Anne J. MacLachlan, a researcher at Berkeley’s Center for Studies in Higher Education who conducted the study, said that, in many cases, the first steps would be to hire even a single black faculty member, and to simply make an effort to mentor black graduate students.

MacLachlan interviewed 33 black men and women who had received doctorates in science, mathematics and technology fields from Berkeley between 1980 and 1990. Ten of the interviewees had come from historically black colleges and universities, and six others came from liberal arts institutions. MacLachlan found that it was very easy for those students to feel alienated from any sort of community upon landing at Berkeley. “The size is daunting,” MacLachlan said. “Lots of people are white or Asian. [Black students] have to learn how things are done in such a place. It’s less an issue of race, and more an issue learning an entirely different culture.”

Given that doctoral students of all backgrounds regularly leave before completing their degrees, any added impediment can be devastating.

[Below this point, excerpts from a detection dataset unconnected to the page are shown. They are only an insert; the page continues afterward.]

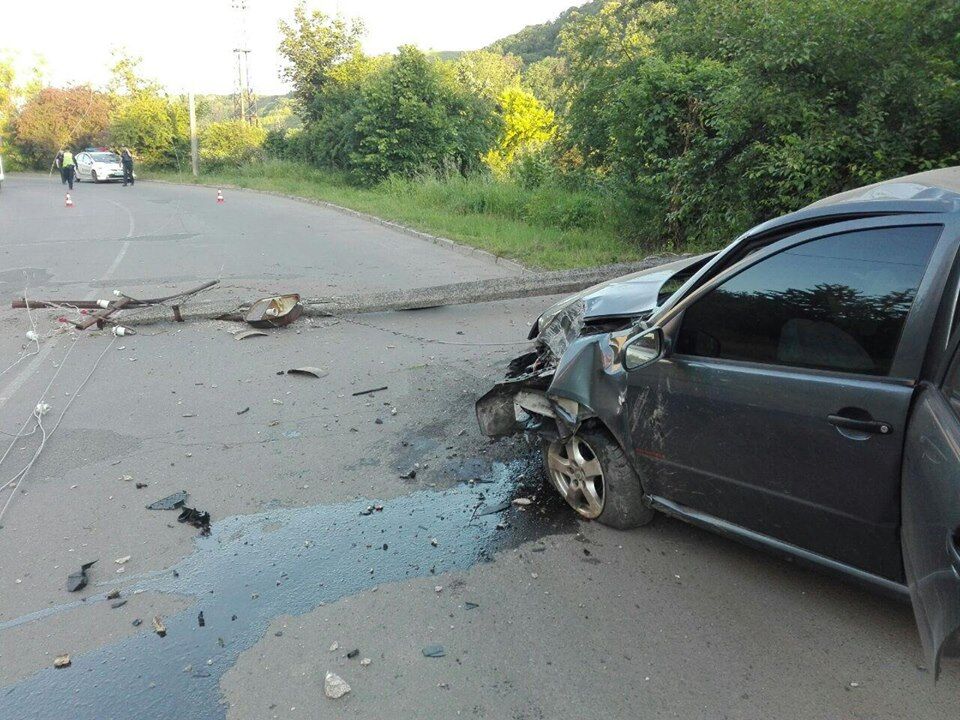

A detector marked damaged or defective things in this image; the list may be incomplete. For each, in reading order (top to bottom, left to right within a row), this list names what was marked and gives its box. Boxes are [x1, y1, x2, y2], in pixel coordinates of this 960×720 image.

crumpled hood [568, 253, 708, 320]
damaged front end [478, 298, 640, 444]
damaged grey car [480, 167, 960, 676]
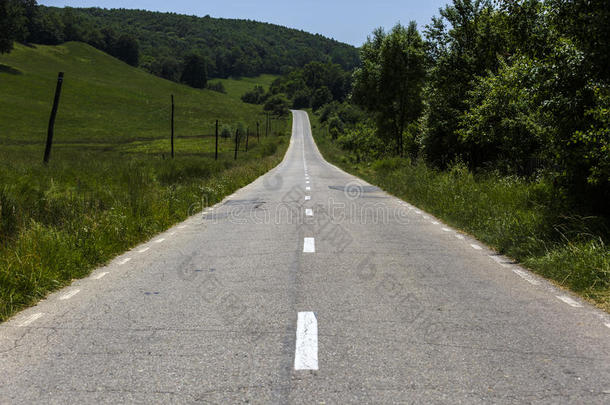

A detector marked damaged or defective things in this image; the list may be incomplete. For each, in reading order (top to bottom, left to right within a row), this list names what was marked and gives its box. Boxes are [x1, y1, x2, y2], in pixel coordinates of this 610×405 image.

cracked asphalt [0, 109, 604, 402]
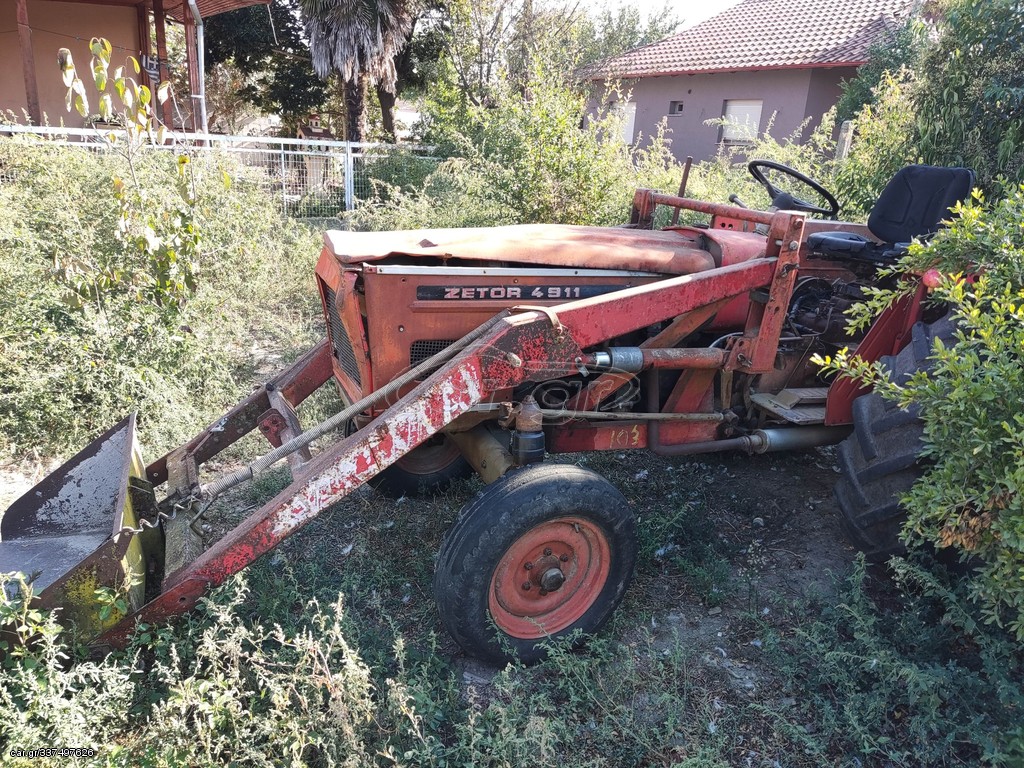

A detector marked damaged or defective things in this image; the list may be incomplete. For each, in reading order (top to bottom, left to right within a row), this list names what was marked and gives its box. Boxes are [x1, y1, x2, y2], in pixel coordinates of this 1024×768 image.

rusty red hood [324, 222, 732, 276]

Even when black graduate students advance to become faculty members, feelings of isolation can persist, MacLachlan wrote in her report. Such sentiment may prompt the faculty members to “vote with their feet,” as MacLachlan put it. In her report she referenced a 2001 paper that noted that, of about 150 black physicists documented by the American Institute of Physics, two-thirds teach at a historically black college or university.

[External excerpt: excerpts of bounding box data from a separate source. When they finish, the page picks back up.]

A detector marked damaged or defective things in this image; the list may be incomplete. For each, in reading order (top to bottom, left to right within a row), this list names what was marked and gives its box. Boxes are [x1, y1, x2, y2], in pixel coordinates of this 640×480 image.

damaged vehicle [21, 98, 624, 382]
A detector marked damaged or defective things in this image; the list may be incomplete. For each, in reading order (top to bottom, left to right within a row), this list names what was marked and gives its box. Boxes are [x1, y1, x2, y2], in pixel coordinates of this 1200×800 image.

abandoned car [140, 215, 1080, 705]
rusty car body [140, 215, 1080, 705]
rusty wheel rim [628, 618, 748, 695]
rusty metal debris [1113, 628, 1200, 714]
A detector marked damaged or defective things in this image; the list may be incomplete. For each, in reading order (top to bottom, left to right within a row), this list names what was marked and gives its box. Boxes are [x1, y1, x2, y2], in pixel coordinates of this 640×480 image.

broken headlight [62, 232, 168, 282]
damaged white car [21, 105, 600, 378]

Some institutions, including Berkeley, have hired diversity recruiters to seek out minority candidates for faculty positions. MacLachlan cautioned, though, that diversity recruiters can make faculty members feel like they shouldn’t be pro-active, and the faculty, she said, is the key to recruiting success.

MacLachlan added that, for all underrepresented minority students, faculty members should go to institutions that have a lot of those students and “give a seminar, meet with students, suggest other faculty with who they can work … just show that the department is very willing to entertain an application from them.”

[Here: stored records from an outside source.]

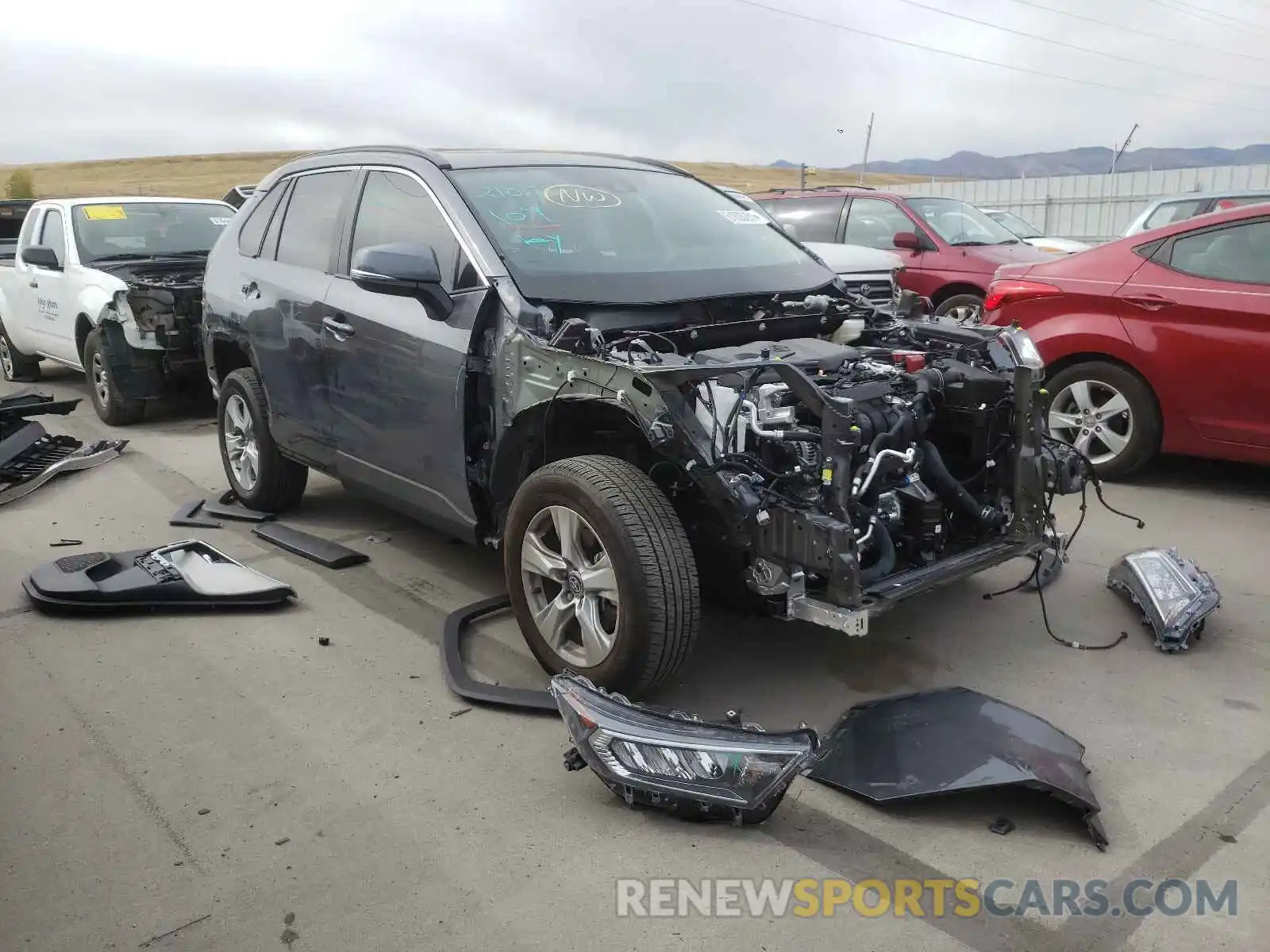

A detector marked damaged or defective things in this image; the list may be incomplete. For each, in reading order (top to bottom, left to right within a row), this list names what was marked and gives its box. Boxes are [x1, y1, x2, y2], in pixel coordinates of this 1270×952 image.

damaged white suv [0, 198, 237, 424]
damaged gray suv [200, 149, 1082, 695]
detached headlight [995, 327, 1046, 373]
detached headlight [1107, 548, 1214, 654]
detached bumper cover [1107, 548, 1214, 654]
detached headlight [551, 675, 818, 822]
detached bumper cover [807, 690, 1107, 853]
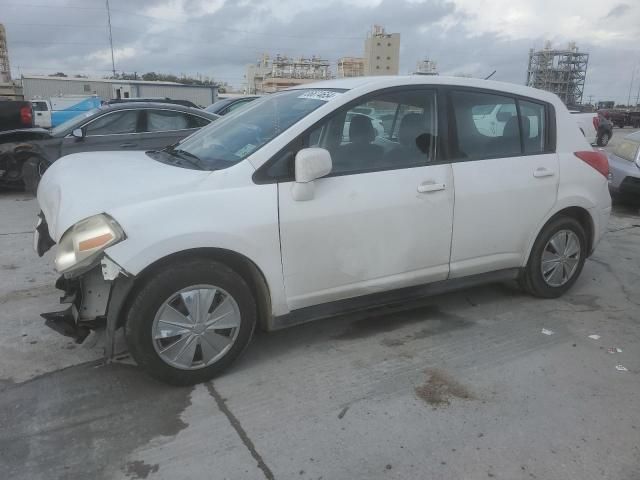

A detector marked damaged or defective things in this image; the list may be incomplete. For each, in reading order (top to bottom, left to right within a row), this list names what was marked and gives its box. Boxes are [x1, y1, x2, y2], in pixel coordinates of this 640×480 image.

damaged car in background [0, 102, 219, 192]
damaged front bumper [34, 216, 135, 362]
broken headlight [55, 214, 125, 274]
damaged car in background [33, 78, 608, 386]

Some of the people MacLachlan interviewed were personally recruited to their department by faculty members, some of whom brought a minority graduate student along with them.

MacLachlan said she’d like to see mandatory diversity training for faculty members. She helped get a National Science Foundation summer grant for a minority undergraduate researcher to work with a professor, and any Berkeley faculty member who wants to be eligible has to do training in mentoring minority students.

Sweeping diversity training, however, is not an easy sell. Last summer, a committee at the University of Oregon proposed introducing “cultural competency” into decisions on hiring and tenure. The idea met was met with vociferous opposition.

One math professor, and a first generation immigrant, noted that the Oregon math department is extremely diverse in terms of having people who were born in many different countries.

MacLachlan said that math departments have been diverse from a nationality standpoint for decades, but that that doesn't reflect the experience of American minority groups.

The bottom line, MacLachlan noted in her report, is that “if there is an interest, there are many things a department could do.”